En ce premier weekend de décembre dans la médina de Fès, des dizaines de badauds ont fait le déplacement pour participer à cet événement d’un genre nouveau. Bien que la majorité des participants soient Marocains, nombreuses sont les origines qui dépassent les frontières nationales. Suisses, Tunisiens, Américains Français... Si les accents sont variés, le rejet de l’exploitation animale reste le même.
« Après des discussions sur les réseaux sociaux avec des végans des quatre coins du pays, nous avons décidé de mettre en place ce festival. J’ai bossé pendant plus d’un mois pour le concrétiser et aujourd’hui, plus de 120 personnes sont présentes. Franchement je suis super content », sourit Simohammed, à l’origine de l’événement.
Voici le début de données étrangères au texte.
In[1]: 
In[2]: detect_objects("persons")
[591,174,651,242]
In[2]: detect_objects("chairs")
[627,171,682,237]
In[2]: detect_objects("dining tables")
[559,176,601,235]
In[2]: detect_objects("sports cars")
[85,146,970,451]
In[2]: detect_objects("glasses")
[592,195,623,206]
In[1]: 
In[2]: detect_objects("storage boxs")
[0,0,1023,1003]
À 24 ans, cet étudiant milite quotidiennement pour la cause animale. Habitué à défendre cette dernière face caméra sur sa chaîne Youtube, c’est aujourd’hui face aux télévisions nationales qu’il s’exprime. Un exercice qui n’en reste pas moins parfois difficile dans un pays ou la pensée végane en est encore à ses balbutiements.
« Il y a quelques mois, un média marocain m’a demandé le lien entre homosexualité, athéisme et véganisme. C’est dire le décalage et le besoin de pédagogie encore nécessaire sur cette thématique », déplore-t-il. Un souci didactique qui s’inscrit comme le leitmotiv du VegFest.
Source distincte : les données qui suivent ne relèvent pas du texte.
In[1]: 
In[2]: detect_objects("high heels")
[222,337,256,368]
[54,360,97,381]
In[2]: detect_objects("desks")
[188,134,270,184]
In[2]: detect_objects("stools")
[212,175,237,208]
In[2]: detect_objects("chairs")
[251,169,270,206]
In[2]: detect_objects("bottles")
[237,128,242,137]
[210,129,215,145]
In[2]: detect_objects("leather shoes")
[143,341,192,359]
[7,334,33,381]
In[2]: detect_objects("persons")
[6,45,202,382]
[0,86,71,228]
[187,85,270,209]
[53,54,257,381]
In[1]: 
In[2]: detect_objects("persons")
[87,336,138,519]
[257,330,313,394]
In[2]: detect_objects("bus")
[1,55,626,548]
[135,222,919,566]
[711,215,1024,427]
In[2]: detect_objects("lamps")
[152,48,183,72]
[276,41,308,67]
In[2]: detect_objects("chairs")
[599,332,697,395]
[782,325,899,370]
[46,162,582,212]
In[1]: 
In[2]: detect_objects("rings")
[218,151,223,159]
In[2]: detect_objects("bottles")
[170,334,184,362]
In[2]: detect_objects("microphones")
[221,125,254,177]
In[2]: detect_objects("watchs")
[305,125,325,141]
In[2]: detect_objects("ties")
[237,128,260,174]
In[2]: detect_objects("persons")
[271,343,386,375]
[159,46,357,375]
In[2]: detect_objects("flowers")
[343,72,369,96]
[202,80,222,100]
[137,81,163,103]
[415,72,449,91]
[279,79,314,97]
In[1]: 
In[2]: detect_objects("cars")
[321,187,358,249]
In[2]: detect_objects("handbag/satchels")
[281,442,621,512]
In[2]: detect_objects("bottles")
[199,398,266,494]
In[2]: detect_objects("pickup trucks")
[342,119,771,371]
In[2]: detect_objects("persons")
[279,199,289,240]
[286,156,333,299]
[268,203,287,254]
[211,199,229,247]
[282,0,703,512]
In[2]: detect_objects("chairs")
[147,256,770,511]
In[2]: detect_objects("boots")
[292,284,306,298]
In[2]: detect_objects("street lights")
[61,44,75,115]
« Aujourd’hui, l’objectif n’est pas de chercher à convertir des gens au véganisme. L’événement se vit comme un forum où les gens peuvent échanger, se rencontrer et débattre ensemble de la cause animale. Il y a des ateliers de yoga, des ateliers de dégustation, des conférences, et des stands d’entreprises locales... », énumère-t-il, arborant son t-shirt « Mercy for animals ».
En cette journée ensoleillée, les « convertis du véganisme » sont pourtant bien les premiers à se réjouir d’un tel rendez-vous. À commencer par Sihame Bouassa, 61 ans, végétalienne depuis plus de dix ans. « Si on m’avait dit que je verrais ça un jour... Un festival végan au Maroc ! », se réjouit cette retraitée des Affaires étrangères. Selon elle, le regain d’intérêt de cette thématique s’explique en grande partie « par l’accès à l’information ».
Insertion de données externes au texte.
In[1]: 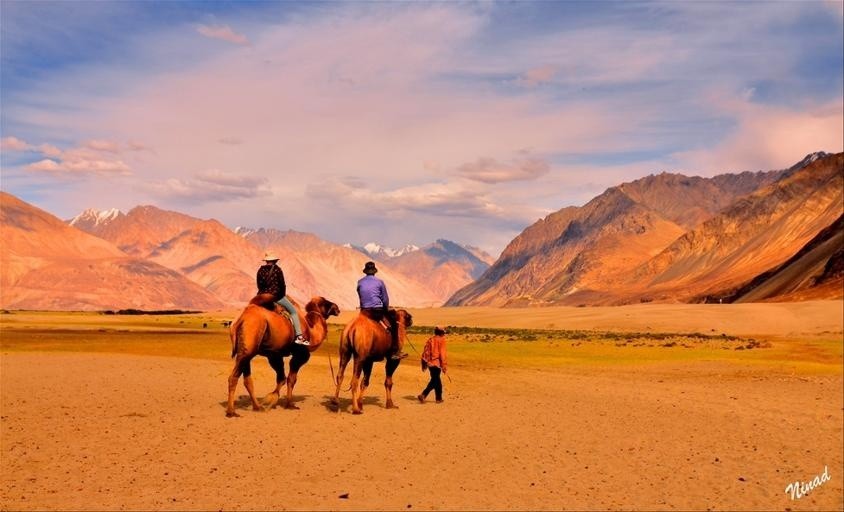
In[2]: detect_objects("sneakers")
[294,335,310,345]
[418,393,444,404]
[391,353,409,360]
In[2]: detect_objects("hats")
[363,262,377,274]
[261,252,280,261]
[434,325,445,331]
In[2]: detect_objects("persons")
[418,325,447,403]
[356,261,408,360]
[256,251,310,346]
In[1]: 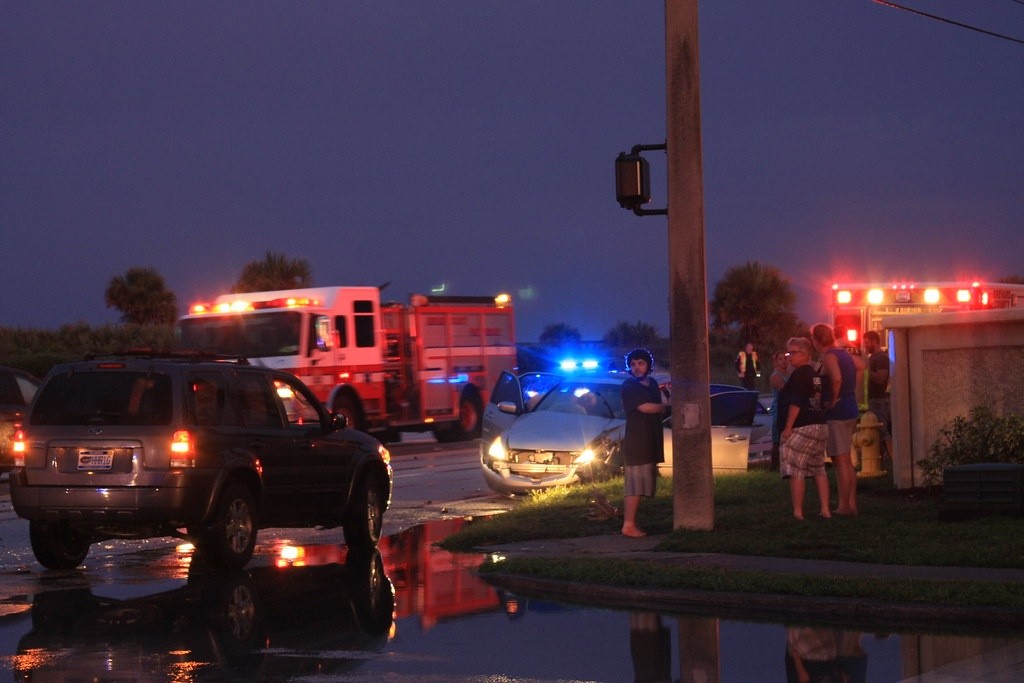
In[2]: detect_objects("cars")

Et d’expliquer, smartphone en main : « À mon époque, il n’y avait que peu de livres traitant de cette thématique. Aujourd’hui, il est impossible de passer à côté de certaines images ».
Pour de nombreuses personnes aujourd’hui, le visionnage d’une vidéo ou d’un documentaire demeure l’un des éléments déclencheurs de leur militantisme.
« J’ai commencé à changer mes habitudes après avoir vu Knives over forks et What the health », se rappelle à ce titre Nada, l’une des participantes du festival. Preuve de cette puissance de l’image et de l’information : la projection d’une liste de documentaires dans le cadre des conférences du festival. De quoi nourrir les débats.
Avec plus de vingt millions de citoyens connectés en 2017, internet demeure un acteur principal des bouleversements sociaux du pays. Classé deuxième pays le plus connecté d’Afrique en 2016 selon le classement d’Internet Live Stats, le pays vise une couverture totale « dans moins de dix ans », selon L’Agence nationale de réglementation des télécommunications (ANRT).
Un changement majeur qui permet aujourd’hui aux végans des quatre coins du royaume d’échanger sur cette thématique, voire d’organiser des initiatives nouvelles comme le VegFest.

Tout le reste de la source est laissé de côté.